**Work request 1**. From the text about Brian Naylor, list every radio or television station it names him working at.
**Work request 2**.
Answer these questions from the text about Brian Naylor:
(a) Whom did Naylor replace as HSV-7's chief news presenter?
(b) What award did he win in 1988?
(c) Where was the property destroyed by the Black Saturday bushfires located?

Australian journalist

Brian Norman Naylor (21 January 1931 – 7 February 2009) was an Australian television broadcaster and presenter, best known for his longstanding stint as chief news presenter at Seven Network (HSV-7) from 1970 to 1978 and for Nine Network (GTV-9) from 1978 to 1998 and his sign-off line, "May your news be good news, and good-night."

==Early life==
Naylor was born on 21 January 1931. He grew up in Melbourne, initially attending Melbourne High School until the onset of World War II, when he was relocated to Camberwell High School, along with all of the students at his school. Completing his schooling in Form 5 (Year 11), his first job was as a production cadet at the Australian Paper Manufacturers. Naylor left APM when his manager started Woodweev Blinds, a blinds manufacturer, for which Naylor produced the original radio advertisement. It was from there that he was to start his career in the media.

==Radio broadcasting ==

In 1956, when Woodweev Blinds needed someone to provide a voice for their radio commercials, Naylor was "co-opted" into the role – reportedly because his voice made him sound like "a nice family sort of fellow". This led to a two-year stint as the radio presenter of the company's program on radio station 3AK. Two years after starting with 3AK, Naylor joined Melbourne radio station 3DB where he worked with Ernie Sigley as a radio announcer and host of a children's talent program, Swallow's Juniors.

==Television broadcasting and presenting ==
In 1958, Naylor moved to Melbourne television station HSV-7, transferring Swallow's Juniors to television where it was renamed Brian and the Juniors. Running until 1969, it provided a stepping stone for performers such as Debra Byrne, Rod Kirkham, Jane Scali, Peter Doyle, Patti Newton, Anne Watt, Vikki Broughton and Jamie Redfern. Naylor also hosted the SSB Adventure Club in the early 1960s with Madeleine Burke, and appeared as a regular on the station's daytime variety program Time For Terry in 1965.

He became HSV-7's chief news presenter in 1970, replacing Geoff Raymond. Naylor switched to GTV-9 in 1978 and replaced Sir Eric Pearce as chief news presenter. He presented the Melbourne edition of National Nine News until he retired from this position on 27 November 1998. He was replaced by Peter Hitchener.

==Further hosting ==
In his time at Nine, Naylor also hosted Carols by Candlelight from the Sidney Myer Music Bowl ten times. He won the 1988 Victorian Father of the Year Award. A patron of several organisations (the Variety Club in Victoria, the Dialysis and Transplant Association of Victoria and the Jack Brockhoff Reconstructive Plastic Surgery Research Unit of Royal Melbourne Hospital), Naylor also assisted with fundraising for the Macfarlane Burnet Appeal and Windana Society Drug Rehabilitation.

==Death==
On 7 February 2009, Naylor and his wife Moiree were killed as one of the Black Saturday bushfires destroyed their property in Kinglake West, Victoria. This came only a few months after Naylor's son Matthew was killed in a plane crash in Kinglake, Victoria, on 29 May 2008, aged 41.

==Logies Hall of Fame==
Naylor was posthumously inducted into the TV Week Logie Awards Hall of Fame at the 2010 Logie Awards.

**Records**.

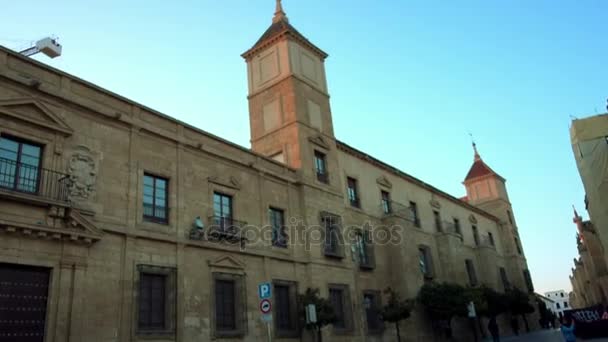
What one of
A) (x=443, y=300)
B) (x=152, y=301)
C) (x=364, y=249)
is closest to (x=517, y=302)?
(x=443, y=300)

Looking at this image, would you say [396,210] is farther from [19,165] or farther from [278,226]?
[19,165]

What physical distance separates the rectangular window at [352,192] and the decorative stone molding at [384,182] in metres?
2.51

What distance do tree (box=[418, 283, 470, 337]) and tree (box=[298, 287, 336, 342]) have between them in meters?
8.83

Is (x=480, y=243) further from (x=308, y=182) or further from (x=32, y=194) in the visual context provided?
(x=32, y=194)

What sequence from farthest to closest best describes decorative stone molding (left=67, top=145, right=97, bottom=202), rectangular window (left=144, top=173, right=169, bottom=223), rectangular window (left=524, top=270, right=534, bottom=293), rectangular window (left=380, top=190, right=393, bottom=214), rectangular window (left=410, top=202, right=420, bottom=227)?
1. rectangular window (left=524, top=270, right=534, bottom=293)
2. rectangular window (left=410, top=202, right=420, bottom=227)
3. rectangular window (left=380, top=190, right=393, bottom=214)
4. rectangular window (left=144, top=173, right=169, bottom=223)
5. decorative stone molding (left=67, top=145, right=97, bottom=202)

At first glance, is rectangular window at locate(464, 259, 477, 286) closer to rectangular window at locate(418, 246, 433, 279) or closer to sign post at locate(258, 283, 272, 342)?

**Exercise response 1**. 3AK, 3DB, HSV-7, GTV-9

**Exercise response 2**.
(a) Geoff Raymond
(b) The Victorian Father of the Year Award
(c) Kinglake West, Victoria